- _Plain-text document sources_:
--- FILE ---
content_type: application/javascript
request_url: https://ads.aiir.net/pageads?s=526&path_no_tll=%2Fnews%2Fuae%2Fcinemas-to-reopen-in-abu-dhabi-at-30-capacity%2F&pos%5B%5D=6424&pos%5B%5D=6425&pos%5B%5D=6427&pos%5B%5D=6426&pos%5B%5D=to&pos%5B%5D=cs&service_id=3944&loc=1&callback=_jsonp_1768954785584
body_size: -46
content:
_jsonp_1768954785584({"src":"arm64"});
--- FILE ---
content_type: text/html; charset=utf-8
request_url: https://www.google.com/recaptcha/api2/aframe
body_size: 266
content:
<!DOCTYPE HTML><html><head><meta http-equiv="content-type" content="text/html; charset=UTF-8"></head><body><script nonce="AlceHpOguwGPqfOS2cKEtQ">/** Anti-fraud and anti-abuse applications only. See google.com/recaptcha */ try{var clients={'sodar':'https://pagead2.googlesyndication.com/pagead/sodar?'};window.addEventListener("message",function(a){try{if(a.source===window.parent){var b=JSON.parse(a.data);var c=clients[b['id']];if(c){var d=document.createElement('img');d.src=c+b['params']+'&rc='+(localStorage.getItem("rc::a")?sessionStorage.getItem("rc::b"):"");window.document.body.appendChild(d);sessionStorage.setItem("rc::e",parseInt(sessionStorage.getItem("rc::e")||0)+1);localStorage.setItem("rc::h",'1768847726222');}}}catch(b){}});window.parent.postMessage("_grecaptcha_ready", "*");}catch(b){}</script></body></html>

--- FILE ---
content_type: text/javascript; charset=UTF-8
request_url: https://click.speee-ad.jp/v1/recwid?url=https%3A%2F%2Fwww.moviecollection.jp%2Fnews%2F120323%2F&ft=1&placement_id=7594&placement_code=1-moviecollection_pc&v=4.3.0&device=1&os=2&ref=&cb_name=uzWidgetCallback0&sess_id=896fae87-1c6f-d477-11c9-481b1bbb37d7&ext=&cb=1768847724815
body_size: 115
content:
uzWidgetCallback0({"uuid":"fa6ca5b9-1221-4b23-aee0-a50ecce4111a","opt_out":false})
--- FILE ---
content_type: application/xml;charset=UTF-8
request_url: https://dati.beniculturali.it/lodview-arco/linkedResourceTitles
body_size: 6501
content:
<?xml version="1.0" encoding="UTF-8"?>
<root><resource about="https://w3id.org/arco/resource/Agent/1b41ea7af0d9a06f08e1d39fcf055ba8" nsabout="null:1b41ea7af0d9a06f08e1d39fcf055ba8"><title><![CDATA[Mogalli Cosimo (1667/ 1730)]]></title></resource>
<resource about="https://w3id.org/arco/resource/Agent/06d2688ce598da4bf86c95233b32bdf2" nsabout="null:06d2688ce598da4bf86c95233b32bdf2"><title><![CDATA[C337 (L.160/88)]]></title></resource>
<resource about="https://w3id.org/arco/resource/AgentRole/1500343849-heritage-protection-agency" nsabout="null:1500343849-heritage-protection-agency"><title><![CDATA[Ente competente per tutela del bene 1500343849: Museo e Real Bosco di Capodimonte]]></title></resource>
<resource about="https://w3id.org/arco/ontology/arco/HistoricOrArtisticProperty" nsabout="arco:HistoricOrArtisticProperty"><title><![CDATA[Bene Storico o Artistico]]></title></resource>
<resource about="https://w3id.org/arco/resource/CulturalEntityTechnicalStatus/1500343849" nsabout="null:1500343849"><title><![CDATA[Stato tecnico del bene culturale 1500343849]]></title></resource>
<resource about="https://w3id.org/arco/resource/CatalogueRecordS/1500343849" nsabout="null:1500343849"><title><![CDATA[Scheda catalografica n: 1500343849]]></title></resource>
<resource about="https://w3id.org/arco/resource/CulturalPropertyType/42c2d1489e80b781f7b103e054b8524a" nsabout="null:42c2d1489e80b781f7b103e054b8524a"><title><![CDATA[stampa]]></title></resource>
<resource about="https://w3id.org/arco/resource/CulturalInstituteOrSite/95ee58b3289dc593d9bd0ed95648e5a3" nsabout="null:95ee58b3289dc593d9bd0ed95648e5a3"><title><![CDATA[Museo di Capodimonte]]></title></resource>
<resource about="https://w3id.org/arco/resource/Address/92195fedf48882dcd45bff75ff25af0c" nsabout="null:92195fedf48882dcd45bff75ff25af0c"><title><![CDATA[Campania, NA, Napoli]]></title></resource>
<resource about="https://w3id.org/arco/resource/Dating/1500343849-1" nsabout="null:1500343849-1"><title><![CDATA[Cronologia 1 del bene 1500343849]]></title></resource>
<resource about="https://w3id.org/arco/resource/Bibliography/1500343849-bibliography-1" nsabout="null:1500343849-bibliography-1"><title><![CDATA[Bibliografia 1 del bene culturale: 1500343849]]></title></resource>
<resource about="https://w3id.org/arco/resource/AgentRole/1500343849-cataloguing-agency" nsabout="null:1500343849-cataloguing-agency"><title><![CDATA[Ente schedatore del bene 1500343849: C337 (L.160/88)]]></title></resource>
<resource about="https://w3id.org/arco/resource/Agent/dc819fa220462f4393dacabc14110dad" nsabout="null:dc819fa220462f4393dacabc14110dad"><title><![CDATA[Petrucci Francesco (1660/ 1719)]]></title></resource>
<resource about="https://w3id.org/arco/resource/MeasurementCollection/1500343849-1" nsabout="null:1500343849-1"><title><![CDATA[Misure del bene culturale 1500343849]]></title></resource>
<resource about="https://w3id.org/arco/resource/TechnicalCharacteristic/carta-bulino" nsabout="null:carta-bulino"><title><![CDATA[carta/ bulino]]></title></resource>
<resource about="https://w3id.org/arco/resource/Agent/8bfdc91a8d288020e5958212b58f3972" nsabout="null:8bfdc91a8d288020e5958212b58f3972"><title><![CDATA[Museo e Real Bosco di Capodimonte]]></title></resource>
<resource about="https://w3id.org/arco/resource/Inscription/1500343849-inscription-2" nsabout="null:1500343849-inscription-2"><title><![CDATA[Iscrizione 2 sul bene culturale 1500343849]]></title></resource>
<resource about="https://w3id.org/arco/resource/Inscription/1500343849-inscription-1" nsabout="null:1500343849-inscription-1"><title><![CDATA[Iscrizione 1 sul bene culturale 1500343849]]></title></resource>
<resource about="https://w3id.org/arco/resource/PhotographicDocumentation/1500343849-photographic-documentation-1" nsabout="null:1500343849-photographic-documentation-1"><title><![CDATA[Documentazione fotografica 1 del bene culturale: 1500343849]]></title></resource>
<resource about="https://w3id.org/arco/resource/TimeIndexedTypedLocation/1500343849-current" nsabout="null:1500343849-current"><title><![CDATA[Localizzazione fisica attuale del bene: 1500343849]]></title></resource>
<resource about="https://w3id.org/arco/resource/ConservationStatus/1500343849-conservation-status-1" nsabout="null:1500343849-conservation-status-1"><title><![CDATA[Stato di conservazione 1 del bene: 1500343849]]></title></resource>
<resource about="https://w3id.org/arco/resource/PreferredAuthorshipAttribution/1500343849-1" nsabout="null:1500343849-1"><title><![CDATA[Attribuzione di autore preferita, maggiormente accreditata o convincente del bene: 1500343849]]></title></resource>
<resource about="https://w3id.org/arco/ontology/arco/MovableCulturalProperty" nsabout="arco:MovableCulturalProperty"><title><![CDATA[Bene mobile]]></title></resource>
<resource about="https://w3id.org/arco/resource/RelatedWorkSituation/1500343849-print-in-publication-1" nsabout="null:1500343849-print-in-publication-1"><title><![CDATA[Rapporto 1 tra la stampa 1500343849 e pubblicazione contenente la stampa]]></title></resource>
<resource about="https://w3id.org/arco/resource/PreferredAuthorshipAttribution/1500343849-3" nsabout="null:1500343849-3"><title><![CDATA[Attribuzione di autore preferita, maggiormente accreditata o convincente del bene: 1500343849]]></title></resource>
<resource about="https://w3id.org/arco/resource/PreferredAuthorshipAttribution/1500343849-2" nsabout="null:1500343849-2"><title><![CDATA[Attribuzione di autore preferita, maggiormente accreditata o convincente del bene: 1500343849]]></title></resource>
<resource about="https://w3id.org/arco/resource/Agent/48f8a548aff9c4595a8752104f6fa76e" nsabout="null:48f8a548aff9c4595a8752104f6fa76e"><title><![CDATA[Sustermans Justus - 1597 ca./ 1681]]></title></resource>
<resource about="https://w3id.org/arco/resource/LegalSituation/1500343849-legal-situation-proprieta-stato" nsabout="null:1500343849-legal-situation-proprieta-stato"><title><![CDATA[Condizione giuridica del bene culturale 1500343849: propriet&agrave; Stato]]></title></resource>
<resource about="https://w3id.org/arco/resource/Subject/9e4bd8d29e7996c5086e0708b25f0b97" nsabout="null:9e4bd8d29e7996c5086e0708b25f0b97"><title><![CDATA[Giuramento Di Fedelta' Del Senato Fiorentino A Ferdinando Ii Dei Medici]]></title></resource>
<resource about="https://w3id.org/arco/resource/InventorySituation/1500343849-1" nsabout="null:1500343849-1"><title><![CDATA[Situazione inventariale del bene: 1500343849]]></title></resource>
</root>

- _ASSIGNMENT_: Collect each line above holding the string "Stato".

- _ANSWER BOX_:
<resource about="https://w3id.org/arco/resource/CulturalEntityTechnicalStatus/1500343849" nsabout="null:1500343849"><title><![CDATA[Stato tecnico del bene culturale 1500343849]]></title></resource>
<resource about="https://w3id.org/arco/resource/ConservationStatus/1500343849-conservation-status-1" nsabout="null:1500343849-conservation-status-1"><title><![CDATA[Stato di conservazione 1 del bene: 1500343849]]></title></resource>
<resource about="https://w3id.org/arco/resource/LegalSituation/1500343849-legal-situation-proprieta-stato" nsabout="null:1500343849-legal-situation-proprieta-stato"><title><![CDATA[Condizione giuridica del bene culturale 1500343849: propriet&agrave; Stato]]></title></resource>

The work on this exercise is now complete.